3.4. Physical Frontend with Virtual Compute Nodes

In this scenario, the frontend is a physical machine (not a VM) and the compute nodes are virtual machines.

In the above picture, "frontend-0-0" is a physical machine (with the public name of "espresso.rocksclusters.org". The physical machine "frontend-0-0" controls two VM compute nodes named "compute-0-0-0" and "compute-0-1-0". This means that "compute-0-0-0" and "compute-0-1-0" are configured by "frontend-0-0". This is opposed to the "virtual cluster scenario" (Installing Virtual Clusters), where the virtual frontend ("frontend-0-0-0") configured the VM compute nodes, and the physical machine that housed "frontend-0-0-0" only started and stopped the virtual compute nodes.

3.4.1. Adding, Installing and Booting VMs with a Physical Frontend

In the common case, you will execute three Rocks commands over the lifetime of your VMs: add (to add VM info to the database), start (to boot or install a VM) and stop (to shutdown an installed VM).

To add a VM to the system, you need to associate a VM with a physical machine (i.e., a VM container) and you need to assign an appliance type to the VM. Here's an example:

# rocks add host vm vm-container-0-0 membership="Compute"

The above command will output a message similar to:

added VM compute-0-0-0 on physical node vm-container-0-0

This tells us that, in the database, the compute VM named "compute-0-0-0" has been assigned to the physical machine "vm-container-0-0".

The next step is to install the VM.

VMs are installed with the start. Here's how to install the VM that was added above:

# rocks start host vm compute-0-0-0

Note

After running the command above, you may see the following message:

libvir: Xen Daemon error : POST operation failed: (xend.err "Error creating domain: Disk isn't accessible")
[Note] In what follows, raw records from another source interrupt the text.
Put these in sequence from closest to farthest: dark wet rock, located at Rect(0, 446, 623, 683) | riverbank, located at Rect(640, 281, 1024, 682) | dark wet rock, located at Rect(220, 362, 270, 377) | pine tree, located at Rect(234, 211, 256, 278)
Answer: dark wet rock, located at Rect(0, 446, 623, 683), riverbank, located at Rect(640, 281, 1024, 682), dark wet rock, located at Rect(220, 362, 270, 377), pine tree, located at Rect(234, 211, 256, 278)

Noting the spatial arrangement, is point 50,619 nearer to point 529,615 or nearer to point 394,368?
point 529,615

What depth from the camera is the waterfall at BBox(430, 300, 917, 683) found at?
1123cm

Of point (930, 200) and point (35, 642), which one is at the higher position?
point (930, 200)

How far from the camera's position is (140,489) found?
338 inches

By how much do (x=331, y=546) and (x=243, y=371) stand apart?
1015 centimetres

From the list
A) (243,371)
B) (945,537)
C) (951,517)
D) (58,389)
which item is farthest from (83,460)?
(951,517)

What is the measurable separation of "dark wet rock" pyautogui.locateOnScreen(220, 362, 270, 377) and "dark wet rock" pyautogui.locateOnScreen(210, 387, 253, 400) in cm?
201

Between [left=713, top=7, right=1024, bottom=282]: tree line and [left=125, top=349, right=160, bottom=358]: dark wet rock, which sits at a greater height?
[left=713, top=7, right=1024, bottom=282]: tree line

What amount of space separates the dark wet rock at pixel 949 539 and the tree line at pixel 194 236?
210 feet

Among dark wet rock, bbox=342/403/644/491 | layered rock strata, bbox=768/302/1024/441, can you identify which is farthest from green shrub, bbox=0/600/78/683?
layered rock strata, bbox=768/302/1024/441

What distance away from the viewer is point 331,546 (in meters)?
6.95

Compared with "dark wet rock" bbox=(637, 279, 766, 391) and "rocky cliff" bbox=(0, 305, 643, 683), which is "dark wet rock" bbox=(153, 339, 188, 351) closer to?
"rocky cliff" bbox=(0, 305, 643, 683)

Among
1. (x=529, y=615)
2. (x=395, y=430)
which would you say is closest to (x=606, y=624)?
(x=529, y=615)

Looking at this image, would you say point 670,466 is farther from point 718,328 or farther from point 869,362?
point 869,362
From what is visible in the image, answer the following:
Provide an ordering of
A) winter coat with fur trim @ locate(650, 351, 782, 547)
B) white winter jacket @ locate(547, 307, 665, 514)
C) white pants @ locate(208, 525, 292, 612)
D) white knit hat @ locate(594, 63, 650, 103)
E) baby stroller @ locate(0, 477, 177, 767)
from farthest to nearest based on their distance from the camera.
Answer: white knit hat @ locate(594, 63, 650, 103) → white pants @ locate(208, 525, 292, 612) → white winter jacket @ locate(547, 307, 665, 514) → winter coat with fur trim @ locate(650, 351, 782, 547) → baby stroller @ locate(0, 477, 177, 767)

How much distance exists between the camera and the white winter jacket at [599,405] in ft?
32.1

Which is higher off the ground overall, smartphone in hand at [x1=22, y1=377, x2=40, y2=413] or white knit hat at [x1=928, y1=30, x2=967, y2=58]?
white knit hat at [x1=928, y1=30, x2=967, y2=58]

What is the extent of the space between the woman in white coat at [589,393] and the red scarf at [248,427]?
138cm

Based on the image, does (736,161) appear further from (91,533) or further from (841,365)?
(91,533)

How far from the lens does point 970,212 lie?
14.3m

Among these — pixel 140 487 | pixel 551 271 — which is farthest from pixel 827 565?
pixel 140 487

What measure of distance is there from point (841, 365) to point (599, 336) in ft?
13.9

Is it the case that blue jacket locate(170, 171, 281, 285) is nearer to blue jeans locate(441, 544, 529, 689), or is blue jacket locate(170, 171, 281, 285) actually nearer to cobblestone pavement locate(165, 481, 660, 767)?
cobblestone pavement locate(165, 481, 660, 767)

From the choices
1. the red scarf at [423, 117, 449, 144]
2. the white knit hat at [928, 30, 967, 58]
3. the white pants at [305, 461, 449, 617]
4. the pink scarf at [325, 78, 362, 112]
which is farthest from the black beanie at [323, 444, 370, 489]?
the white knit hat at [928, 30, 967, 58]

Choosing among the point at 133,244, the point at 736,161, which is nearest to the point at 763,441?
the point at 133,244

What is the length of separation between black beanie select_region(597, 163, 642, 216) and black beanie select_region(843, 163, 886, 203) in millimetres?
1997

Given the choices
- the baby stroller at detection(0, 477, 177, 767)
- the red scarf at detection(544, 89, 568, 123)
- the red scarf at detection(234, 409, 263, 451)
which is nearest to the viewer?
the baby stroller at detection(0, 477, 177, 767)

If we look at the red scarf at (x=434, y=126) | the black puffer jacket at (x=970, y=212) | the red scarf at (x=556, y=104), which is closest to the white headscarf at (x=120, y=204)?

This is not a problem. The above means the file that will be used for the VMs disk space was not present when the VM was started. The "rocks start host vm" command eventually creates it and starts the VM. That is, while you may see the error message above, the VM is actually running and installing.

The above command will start the standard Rocks installation process for the VM named "compute-0-0-0". After the installation process initializes the network inside the VM, you can monitor the installation just like a physical machine installation by executing:

# rocks-console compute-0-0-0

After the installation completes, the VM will reboot. After the VM boots, you can interact with the VM just like any other physical machine.